Wildfires, like the Holy fire that torched 26,000 acres of the Santa Ana Mountains area in August, don’t typically pose a significant threat to cougars, expert sprinters as well as long-distance travelers who are skilled at escaping such threats.

But one study of Southern California cougars — also known as mountain lions and pumas — suggests that the increasing frequency and intensity of fires could reduce the animal’s habitat, which is already shrinking because of urbanization.

Cougar expert Winston Vickers worked on both that study and one on mountain lion mortality in Orange, Riverside and San Diego counties. The mortality study, which looked at 36 cougar deaths from 2001 to 2013, found that just two cats died from fires.

“They moved away from the fire as it moved,” Vickers said of the two fire fatalities. “Then they moved back into the fire area, burned their feet and died. They couldn’t hunt and probably starved to death. They didn’t get burns on the rest of their bodies.”

In order to avoid firefighters, the two cats may have returned too early to the burn area, said Vickers, a veterinarian at the UC Davis Wildlife Health Center.

“Mountains lions mostly dodge the fire pretty well unless they get caught in between two areas that are burning,” he said.

Long term effects

The other study, which looked at the longer term effect of fires on cougars, found that wildfires create and reinvigorate deer grazing areas.

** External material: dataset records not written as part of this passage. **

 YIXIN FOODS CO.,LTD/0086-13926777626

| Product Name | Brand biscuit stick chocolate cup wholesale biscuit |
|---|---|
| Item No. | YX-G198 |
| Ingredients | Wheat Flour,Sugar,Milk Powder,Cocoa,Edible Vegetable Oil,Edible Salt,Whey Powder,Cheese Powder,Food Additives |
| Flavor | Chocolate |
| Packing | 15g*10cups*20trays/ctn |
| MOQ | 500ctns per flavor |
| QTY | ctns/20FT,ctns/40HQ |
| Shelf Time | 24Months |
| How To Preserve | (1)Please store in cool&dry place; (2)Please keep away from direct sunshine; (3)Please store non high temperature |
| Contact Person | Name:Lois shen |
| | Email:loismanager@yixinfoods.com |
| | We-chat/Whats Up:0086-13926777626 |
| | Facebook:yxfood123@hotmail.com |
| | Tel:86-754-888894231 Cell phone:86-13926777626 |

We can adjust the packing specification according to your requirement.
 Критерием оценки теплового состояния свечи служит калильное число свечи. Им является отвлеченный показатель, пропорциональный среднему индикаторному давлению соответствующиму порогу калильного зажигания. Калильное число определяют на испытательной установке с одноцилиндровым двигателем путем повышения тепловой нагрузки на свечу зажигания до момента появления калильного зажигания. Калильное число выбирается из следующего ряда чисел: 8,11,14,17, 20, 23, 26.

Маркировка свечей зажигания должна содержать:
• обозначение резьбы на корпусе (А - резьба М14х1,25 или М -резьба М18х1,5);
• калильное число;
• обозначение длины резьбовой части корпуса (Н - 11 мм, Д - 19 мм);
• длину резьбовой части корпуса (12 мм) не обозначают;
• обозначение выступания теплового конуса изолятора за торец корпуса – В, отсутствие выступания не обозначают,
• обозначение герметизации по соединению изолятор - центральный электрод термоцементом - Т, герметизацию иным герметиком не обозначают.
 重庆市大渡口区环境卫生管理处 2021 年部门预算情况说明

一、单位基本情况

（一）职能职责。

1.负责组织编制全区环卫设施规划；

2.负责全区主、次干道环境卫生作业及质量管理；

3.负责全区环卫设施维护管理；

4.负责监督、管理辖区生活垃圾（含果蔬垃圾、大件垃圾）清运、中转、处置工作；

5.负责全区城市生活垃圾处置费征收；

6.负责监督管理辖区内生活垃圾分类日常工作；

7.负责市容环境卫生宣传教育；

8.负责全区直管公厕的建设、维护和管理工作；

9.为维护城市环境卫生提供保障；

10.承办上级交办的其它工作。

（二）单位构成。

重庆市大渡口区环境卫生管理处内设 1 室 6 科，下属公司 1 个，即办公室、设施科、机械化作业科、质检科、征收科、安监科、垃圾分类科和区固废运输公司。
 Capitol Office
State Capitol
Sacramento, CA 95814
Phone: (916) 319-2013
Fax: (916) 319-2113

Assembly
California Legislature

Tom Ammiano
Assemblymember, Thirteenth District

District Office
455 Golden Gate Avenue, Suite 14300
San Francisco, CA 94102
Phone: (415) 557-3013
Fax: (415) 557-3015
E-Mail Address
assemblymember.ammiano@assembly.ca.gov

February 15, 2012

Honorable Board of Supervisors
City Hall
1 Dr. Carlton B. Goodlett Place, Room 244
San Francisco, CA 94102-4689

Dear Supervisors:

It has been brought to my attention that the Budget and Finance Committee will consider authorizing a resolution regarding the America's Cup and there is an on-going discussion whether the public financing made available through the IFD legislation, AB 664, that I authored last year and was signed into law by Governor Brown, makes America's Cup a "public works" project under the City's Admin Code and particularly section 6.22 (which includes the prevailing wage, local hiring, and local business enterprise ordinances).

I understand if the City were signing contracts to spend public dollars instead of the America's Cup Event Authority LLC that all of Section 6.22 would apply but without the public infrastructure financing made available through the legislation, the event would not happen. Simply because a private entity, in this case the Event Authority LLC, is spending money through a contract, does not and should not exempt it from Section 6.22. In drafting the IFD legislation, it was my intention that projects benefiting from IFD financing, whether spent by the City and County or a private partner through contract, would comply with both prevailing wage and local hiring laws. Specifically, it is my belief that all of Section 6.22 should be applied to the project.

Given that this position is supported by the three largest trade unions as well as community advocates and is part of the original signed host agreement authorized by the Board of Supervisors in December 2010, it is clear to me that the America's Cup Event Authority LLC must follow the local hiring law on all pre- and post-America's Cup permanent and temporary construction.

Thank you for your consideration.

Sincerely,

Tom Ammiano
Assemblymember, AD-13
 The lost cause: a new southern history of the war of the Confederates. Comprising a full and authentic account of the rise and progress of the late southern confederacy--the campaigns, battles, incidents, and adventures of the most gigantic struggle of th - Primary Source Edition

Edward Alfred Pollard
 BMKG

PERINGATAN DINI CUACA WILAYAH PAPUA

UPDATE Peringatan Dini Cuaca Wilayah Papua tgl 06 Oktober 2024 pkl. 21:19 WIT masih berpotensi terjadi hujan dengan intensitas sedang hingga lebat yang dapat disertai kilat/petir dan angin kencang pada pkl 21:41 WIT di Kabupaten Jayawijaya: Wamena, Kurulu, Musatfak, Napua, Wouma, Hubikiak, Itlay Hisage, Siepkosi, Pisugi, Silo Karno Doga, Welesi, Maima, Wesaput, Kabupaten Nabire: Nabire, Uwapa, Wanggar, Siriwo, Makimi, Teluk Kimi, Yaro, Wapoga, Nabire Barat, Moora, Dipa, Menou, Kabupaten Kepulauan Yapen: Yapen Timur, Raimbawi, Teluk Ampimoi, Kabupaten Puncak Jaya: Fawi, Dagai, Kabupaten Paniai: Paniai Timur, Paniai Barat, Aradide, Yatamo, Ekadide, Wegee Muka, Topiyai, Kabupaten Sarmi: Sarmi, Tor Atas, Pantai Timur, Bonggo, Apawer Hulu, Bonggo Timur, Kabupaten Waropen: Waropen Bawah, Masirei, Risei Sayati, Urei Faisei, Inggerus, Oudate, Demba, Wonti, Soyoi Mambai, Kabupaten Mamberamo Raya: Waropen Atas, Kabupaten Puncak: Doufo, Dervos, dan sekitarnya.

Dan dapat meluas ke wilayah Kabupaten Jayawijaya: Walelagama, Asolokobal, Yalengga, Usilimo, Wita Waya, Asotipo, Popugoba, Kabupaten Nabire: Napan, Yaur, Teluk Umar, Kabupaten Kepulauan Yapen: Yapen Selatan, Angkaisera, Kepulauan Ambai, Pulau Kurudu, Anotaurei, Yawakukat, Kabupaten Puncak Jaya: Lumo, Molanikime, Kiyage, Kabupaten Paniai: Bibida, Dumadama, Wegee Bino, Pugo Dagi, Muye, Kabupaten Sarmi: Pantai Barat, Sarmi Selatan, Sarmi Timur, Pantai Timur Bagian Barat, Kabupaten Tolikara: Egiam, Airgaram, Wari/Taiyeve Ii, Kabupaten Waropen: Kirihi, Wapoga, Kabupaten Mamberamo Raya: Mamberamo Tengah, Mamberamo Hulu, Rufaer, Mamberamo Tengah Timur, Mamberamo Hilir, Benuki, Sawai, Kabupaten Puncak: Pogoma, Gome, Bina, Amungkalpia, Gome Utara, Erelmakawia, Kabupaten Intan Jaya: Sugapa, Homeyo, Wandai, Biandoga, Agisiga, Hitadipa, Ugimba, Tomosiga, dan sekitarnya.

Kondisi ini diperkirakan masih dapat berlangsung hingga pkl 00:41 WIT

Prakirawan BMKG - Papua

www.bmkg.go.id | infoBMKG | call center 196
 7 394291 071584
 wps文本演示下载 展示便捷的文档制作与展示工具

That can increase deer populations, bolstering the favored prey of mountain lions and attracting the cats to those new and renewed grazing areas.

But while they may make forays into more open areas while hunting, the notoriously stealthy mountain lions prefer more heavily vegetated terrain. The increase in wildfires poses a threat to that.

“Fire-inducing habitat changes in an urbanizing landscape will reduce the quality or availability of puma habitat in an ecosystem where their persistence is already threatened by urbanization and habitat fragmentation,” according to the study.